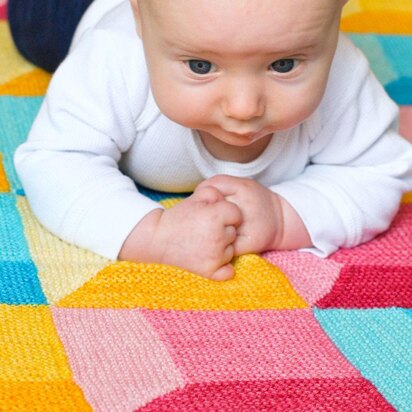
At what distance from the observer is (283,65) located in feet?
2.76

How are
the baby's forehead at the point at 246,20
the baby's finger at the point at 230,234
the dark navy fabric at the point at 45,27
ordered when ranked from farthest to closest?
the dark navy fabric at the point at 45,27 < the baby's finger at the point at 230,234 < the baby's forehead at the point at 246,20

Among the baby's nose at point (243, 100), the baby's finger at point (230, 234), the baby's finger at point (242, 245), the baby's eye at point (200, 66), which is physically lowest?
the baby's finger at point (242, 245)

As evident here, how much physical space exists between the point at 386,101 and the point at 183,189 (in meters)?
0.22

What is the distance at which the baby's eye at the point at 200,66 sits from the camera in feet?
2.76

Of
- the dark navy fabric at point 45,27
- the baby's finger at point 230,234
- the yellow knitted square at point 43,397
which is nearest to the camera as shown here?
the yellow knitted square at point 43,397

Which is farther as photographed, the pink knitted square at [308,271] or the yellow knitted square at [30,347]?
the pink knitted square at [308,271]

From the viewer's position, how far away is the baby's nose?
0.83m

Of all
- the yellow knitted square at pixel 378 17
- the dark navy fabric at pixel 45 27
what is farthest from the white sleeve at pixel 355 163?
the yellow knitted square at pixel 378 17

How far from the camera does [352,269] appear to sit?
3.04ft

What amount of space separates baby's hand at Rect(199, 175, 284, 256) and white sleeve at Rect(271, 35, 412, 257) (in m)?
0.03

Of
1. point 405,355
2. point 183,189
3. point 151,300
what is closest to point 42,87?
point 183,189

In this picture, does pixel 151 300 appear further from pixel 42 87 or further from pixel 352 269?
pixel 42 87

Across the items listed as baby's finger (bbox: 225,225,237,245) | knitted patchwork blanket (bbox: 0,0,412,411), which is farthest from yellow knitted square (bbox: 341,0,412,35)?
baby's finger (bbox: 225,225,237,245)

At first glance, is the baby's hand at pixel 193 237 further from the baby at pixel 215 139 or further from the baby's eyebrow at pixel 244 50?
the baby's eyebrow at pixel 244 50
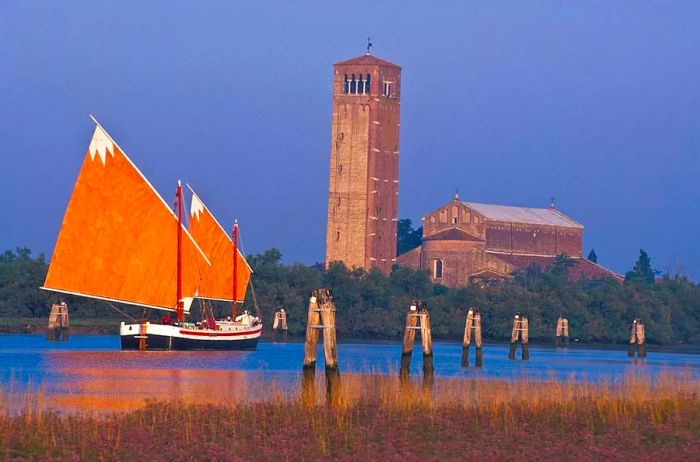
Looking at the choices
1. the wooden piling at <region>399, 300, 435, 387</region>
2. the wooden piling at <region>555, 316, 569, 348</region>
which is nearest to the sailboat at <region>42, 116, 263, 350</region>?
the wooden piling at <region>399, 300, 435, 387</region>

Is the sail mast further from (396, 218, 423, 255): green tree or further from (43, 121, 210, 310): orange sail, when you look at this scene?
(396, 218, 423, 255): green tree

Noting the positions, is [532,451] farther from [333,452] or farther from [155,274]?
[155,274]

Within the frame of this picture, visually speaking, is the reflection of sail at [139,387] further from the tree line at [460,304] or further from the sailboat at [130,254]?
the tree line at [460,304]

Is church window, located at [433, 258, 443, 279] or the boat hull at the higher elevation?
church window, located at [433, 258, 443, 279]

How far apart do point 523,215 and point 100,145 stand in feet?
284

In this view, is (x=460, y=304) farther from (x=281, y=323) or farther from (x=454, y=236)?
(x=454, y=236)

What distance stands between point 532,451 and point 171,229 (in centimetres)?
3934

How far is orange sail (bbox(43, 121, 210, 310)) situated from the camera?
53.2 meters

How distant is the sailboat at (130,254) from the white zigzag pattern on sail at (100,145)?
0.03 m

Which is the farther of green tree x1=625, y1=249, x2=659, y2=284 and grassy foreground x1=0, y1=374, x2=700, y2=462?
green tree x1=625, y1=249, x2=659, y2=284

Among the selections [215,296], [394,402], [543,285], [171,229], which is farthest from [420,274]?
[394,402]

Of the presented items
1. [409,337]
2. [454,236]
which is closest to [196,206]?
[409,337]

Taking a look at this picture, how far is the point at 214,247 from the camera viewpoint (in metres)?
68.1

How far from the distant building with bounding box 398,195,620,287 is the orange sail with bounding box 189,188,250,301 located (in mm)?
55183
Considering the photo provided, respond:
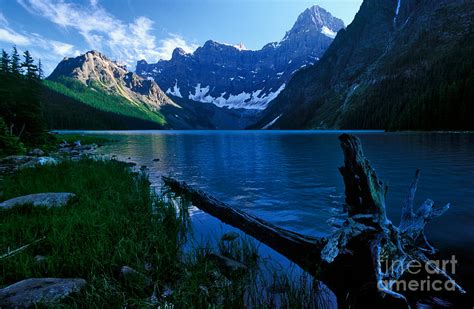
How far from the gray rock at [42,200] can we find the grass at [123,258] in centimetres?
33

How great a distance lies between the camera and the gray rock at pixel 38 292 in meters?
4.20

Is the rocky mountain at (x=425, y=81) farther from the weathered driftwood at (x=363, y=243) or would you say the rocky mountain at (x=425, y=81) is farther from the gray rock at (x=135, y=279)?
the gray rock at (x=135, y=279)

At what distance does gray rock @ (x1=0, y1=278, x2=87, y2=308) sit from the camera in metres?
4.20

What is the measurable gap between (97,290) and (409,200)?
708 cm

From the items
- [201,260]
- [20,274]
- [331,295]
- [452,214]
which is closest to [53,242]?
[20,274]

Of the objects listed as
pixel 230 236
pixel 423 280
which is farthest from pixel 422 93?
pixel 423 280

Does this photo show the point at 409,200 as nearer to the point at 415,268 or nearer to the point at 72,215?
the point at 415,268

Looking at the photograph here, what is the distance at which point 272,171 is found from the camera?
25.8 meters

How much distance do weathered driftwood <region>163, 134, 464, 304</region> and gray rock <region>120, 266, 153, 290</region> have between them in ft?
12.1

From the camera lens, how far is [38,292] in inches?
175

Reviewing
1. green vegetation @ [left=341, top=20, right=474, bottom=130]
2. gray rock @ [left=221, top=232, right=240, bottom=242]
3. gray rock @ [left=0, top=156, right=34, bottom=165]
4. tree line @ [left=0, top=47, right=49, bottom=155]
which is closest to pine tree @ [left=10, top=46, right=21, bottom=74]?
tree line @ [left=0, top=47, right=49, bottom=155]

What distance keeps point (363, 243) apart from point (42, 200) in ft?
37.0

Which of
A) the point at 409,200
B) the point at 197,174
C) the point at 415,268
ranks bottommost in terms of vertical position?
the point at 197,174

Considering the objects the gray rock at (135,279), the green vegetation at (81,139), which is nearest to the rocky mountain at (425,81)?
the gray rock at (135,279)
..........
Can you print, word for word, the lines starting with the one that contains "Considering the objects" and going on through the end of the rows?

Considering the objects the gray rock at (135,279), the green vegetation at (81,139), which is nearest to the rocky mountain at (425,81)?
the gray rock at (135,279)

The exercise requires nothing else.